Muscle degeneration phenotype can be caused by muscles as well as neuronal defects. GO component term analyzed on conserved predicted mRNA targets of all three candidate miRNAs implied that these miRNA can be involved in the cell membrane and cell periphery related processes. MiR-137 having the most predicted targets, in addition, can be associated with neuronal processes like synapse and NMJs. GO terms for predicted miRNAs targets are in agreement with Dg functions. Luciferase reporter assay further confirmed that all three miRNAs miR-137, miR-927, and miR-966 can downregulate Dg in vitro. Therefore, an in vivo screen on miRNAs gain-of-function was performed to further confirm all three selected miRNAs can downregulate Dg and/or any other muscle-specific target genes. As expected, over-expression of miRNAs gave stronger phenotypes as compared to their loss-of-function mutants. Over-expression of miR-137 was the most severe in flies as its over-expression during developmental stage cause embryonic lethality, while over-expression in adult muscle resulted in strong muscle degeneration or complete absence of individual muscle.
The experiment further confirmed that miR-927 is required more during developing muscle as over-expression of miR-927 with how-Gal4 was lethal during the embryonic stage.
Though the severity of phenotype can also depend on the strength of the UAS-miR-lines used, we observed that over-expression of miR-966 in adult muscle resulted in more severe phenotype compared to developing muscle. Over-expression in developing muscle also affected the muscle maintenance at young age but the effect of aging was prominent in flies.

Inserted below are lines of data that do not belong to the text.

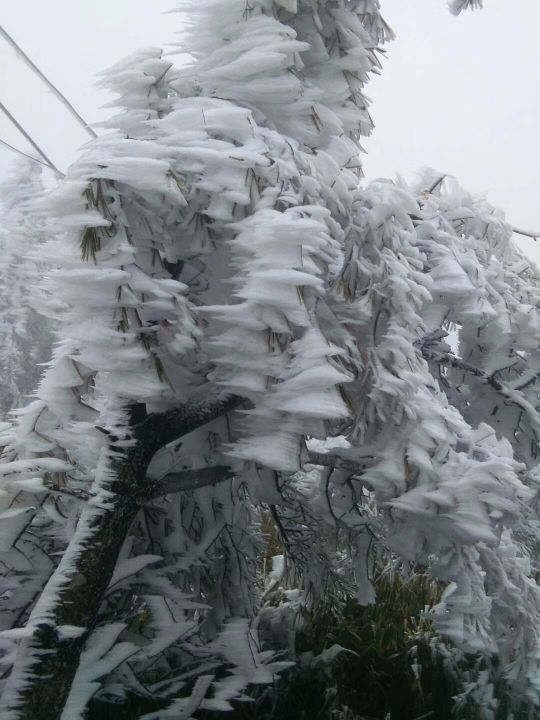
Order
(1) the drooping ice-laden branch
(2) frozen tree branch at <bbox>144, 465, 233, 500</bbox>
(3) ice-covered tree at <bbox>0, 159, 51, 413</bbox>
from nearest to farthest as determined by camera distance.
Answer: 1. (2) frozen tree branch at <bbox>144, 465, 233, 500</bbox>
2. (1) the drooping ice-laden branch
3. (3) ice-covered tree at <bbox>0, 159, 51, 413</bbox>

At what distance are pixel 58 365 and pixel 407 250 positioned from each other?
1322mm

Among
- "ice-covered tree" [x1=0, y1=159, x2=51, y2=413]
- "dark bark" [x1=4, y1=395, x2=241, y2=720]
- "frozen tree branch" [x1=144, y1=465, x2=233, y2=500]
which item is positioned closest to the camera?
"dark bark" [x1=4, y1=395, x2=241, y2=720]

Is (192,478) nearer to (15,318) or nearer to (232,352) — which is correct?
(232,352)

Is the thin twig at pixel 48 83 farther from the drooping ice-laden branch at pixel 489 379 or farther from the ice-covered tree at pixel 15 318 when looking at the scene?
the ice-covered tree at pixel 15 318

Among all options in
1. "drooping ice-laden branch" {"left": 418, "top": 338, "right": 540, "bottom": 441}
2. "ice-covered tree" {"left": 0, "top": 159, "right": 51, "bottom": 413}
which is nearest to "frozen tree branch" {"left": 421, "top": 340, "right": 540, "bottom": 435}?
"drooping ice-laden branch" {"left": 418, "top": 338, "right": 540, "bottom": 441}

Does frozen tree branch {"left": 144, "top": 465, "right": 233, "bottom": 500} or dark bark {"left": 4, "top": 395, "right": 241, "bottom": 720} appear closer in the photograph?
dark bark {"left": 4, "top": 395, "right": 241, "bottom": 720}

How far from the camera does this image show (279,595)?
574 centimetres

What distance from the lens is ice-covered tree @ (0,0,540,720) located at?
2070 millimetres

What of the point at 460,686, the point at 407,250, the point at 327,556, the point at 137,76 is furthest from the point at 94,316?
the point at 460,686

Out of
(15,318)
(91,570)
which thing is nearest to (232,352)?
(91,570)

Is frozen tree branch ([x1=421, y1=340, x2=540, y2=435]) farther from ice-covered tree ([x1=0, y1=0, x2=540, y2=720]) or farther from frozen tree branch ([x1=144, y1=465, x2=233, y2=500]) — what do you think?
frozen tree branch ([x1=144, y1=465, x2=233, y2=500])

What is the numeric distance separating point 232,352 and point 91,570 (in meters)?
0.93

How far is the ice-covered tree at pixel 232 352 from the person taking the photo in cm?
207

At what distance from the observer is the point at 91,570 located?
2.39 meters
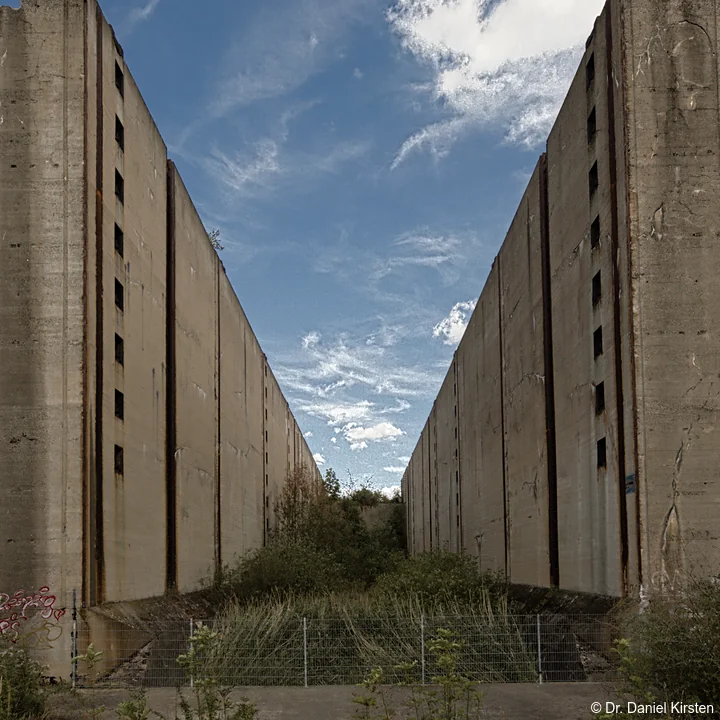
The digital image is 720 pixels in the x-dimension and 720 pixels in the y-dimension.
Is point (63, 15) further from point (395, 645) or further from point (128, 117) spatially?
point (395, 645)

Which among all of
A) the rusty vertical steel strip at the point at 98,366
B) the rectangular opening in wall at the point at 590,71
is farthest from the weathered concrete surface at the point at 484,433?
the rusty vertical steel strip at the point at 98,366

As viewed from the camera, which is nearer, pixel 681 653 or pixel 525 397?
pixel 681 653

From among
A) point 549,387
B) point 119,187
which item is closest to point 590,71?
point 549,387

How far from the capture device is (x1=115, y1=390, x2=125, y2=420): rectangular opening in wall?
508 inches

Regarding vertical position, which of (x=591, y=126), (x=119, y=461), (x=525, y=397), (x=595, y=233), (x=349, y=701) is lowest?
(x=349, y=701)

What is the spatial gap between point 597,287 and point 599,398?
1.72 metres

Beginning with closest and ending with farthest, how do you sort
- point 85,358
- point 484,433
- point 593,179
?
point 85,358, point 593,179, point 484,433

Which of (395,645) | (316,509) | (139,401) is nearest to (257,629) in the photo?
(395,645)

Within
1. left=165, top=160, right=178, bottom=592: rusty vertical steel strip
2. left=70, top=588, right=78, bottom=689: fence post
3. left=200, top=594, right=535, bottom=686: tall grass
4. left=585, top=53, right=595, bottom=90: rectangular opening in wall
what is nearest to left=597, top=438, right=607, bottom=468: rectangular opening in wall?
left=200, top=594, right=535, bottom=686: tall grass

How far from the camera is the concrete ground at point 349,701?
8.96 meters

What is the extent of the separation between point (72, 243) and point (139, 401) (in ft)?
11.4

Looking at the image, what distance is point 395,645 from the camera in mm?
11742

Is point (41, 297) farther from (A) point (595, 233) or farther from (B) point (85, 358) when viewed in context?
(A) point (595, 233)

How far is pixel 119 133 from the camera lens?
13.7m
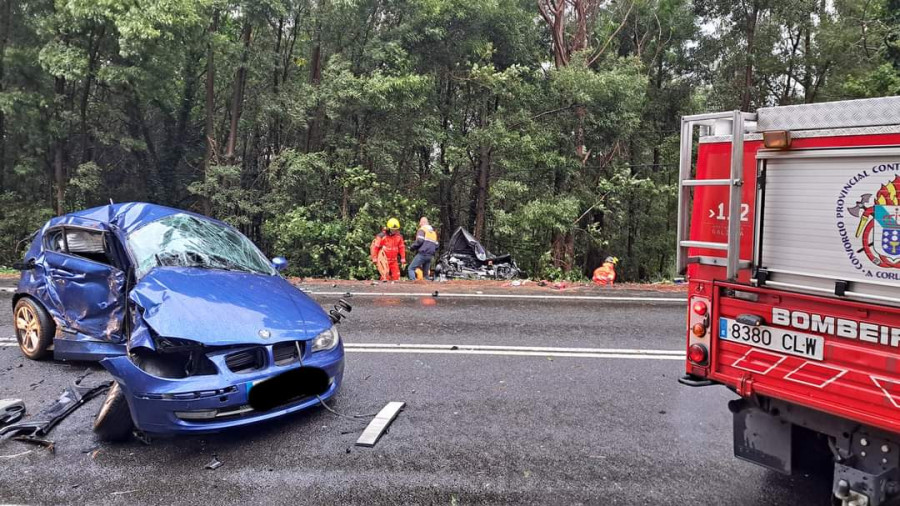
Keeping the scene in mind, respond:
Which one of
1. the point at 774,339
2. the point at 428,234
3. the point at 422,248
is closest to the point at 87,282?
the point at 774,339

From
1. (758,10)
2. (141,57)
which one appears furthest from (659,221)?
(141,57)

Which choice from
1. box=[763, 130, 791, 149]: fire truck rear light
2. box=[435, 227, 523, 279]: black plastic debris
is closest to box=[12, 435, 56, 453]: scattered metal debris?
box=[763, 130, 791, 149]: fire truck rear light

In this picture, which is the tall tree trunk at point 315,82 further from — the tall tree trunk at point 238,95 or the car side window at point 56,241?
the car side window at point 56,241

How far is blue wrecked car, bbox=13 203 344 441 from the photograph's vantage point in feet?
13.3

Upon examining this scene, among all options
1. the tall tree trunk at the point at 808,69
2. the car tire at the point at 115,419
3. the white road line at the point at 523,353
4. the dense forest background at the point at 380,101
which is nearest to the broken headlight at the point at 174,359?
the car tire at the point at 115,419

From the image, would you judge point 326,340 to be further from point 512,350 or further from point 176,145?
point 176,145

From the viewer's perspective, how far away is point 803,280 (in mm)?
3152

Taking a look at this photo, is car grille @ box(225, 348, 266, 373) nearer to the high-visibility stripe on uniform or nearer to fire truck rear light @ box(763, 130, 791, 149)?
fire truck rear light @ box(763, 130, 791, 149)

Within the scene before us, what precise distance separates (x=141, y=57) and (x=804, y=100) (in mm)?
21403

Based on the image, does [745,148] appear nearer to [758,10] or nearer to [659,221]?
[758,10]

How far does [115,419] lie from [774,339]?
4295 mm

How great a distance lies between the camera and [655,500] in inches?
140

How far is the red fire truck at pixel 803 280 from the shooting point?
113 inches

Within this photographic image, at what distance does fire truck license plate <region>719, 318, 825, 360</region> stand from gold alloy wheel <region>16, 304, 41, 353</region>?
636 centimetres
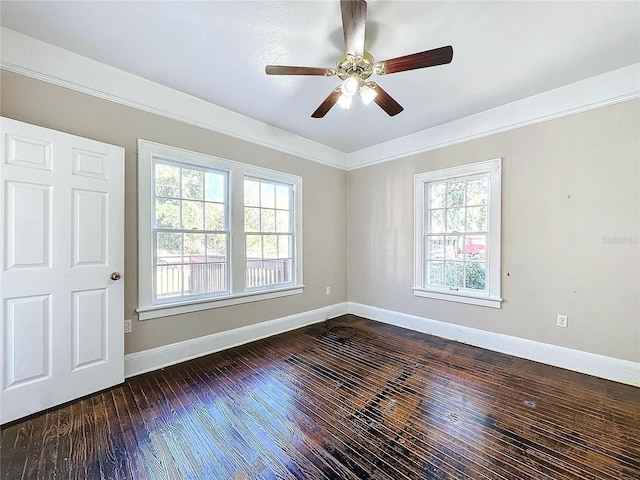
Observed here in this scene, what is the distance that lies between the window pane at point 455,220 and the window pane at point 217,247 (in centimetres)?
289

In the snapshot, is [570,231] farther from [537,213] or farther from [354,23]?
[354,23]

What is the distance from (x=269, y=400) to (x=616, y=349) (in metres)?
3.12

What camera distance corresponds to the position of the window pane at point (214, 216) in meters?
3.17

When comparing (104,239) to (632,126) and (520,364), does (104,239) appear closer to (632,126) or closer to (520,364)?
(520,364)

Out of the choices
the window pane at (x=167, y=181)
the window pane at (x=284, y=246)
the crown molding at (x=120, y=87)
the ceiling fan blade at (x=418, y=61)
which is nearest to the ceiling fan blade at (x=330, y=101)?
the ceiling fan blade at (x=418, y=61)

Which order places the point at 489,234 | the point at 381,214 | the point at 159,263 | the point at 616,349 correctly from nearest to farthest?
1. the point at 616,349
2. the point at 159,263
3. the point at 489,234
4. the point at 381,214

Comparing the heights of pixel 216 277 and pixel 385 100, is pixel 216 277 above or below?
below

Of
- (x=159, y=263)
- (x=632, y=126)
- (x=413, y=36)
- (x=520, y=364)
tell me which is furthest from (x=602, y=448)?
(x=159, y=263)

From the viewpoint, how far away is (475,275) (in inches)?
135

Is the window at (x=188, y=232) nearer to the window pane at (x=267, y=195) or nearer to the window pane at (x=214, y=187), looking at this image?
the window pane at (x=214, y=187)

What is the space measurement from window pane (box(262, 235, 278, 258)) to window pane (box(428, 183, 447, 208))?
2.24 m

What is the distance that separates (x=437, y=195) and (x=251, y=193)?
2.52 meters

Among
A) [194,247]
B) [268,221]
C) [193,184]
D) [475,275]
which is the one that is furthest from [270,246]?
[475,275]

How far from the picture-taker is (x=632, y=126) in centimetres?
245
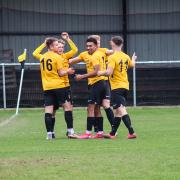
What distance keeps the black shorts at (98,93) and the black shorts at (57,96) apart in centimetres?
43

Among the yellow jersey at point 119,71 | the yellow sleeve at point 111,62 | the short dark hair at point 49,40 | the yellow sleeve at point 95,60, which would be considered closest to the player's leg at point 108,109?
the yellow jersey at point 119,71

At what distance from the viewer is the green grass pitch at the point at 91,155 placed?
9016 mm

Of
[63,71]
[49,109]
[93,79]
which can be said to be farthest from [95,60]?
[49,109]

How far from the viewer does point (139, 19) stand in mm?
29531

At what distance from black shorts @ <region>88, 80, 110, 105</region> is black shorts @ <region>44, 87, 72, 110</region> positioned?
43 centimetres

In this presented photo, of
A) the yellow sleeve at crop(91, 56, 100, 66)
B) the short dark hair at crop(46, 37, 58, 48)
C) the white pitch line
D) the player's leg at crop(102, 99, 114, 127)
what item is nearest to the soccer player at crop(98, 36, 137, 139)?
the yellow sleeve at crop(91, 56, 100, 66)

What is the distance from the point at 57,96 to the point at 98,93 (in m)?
0.76

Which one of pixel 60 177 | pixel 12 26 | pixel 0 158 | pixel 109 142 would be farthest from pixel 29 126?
pixel 12 26

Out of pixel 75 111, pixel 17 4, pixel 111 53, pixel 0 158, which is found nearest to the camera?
pixel 0 158

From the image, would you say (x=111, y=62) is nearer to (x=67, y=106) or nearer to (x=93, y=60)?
(x=93, y=60)

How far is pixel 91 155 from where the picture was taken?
35.2 ft

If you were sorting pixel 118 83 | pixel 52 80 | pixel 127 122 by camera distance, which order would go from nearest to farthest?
1. pixel 127 122
2. pixel 118 83
3. pixel 52 80

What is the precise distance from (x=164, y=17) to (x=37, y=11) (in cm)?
491

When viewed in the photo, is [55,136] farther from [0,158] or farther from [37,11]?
[37,11]
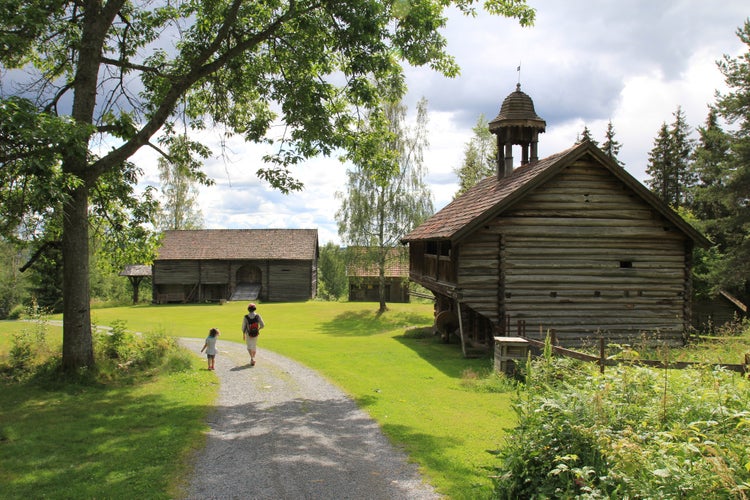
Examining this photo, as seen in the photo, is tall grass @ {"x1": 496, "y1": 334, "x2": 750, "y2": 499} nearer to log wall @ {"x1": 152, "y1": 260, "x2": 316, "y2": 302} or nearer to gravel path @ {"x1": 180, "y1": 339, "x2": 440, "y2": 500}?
gravel path @ {"x1": 180, "y1": 339, "x2": 440, "y2": 500}

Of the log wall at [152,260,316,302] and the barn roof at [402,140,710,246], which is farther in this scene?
the log wall at [152,260,316,302]

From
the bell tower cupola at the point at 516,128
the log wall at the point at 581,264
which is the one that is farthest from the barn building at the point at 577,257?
the bell tower cupola at the point at 516,128

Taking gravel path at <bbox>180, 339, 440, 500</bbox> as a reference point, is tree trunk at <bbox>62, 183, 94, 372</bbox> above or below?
Answer: above

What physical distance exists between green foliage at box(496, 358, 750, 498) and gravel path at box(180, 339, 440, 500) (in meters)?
1.83

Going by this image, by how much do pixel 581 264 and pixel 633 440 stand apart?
15.6 m

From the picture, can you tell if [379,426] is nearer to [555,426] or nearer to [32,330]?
[555,426]

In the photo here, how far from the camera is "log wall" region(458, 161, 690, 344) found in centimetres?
1925

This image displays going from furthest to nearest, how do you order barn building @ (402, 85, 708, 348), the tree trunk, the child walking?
1. barn building @ (402, 85, 708, 348)
2. the child walking
3. the tree trunk

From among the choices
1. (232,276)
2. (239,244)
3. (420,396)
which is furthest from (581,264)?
(239,244)

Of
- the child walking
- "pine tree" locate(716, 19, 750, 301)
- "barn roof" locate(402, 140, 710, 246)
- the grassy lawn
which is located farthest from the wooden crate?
"pine tree" locate(716, 19, 750, 301)

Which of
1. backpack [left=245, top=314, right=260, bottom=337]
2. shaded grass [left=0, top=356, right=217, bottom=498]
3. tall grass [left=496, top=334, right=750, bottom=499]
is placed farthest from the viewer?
backpack [left=245, top=314, right=260, bottom=337]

This further indicates, miR-966 can regulate age-dependent gene expression to maintain healthy muscles in animals. Many muscle-specific miRNAs (myomiRs) have been proposed as biomarkers for pathological and physiological muscle processes. myomiRs such as miR-1, miR-133, miR-206, miR-208, and miR-499 have been proposed as a diagnostic marker for DMD (Cacchiarelli et al., 2011b; Jeanson-Leh et al., 2014; Li et al., 2014). This study further suggests, miR-137, miR-927, and miR-966 can act as a regulatory molecule to regulate Dg level in respons to stress to maintain healthy muscle in flies.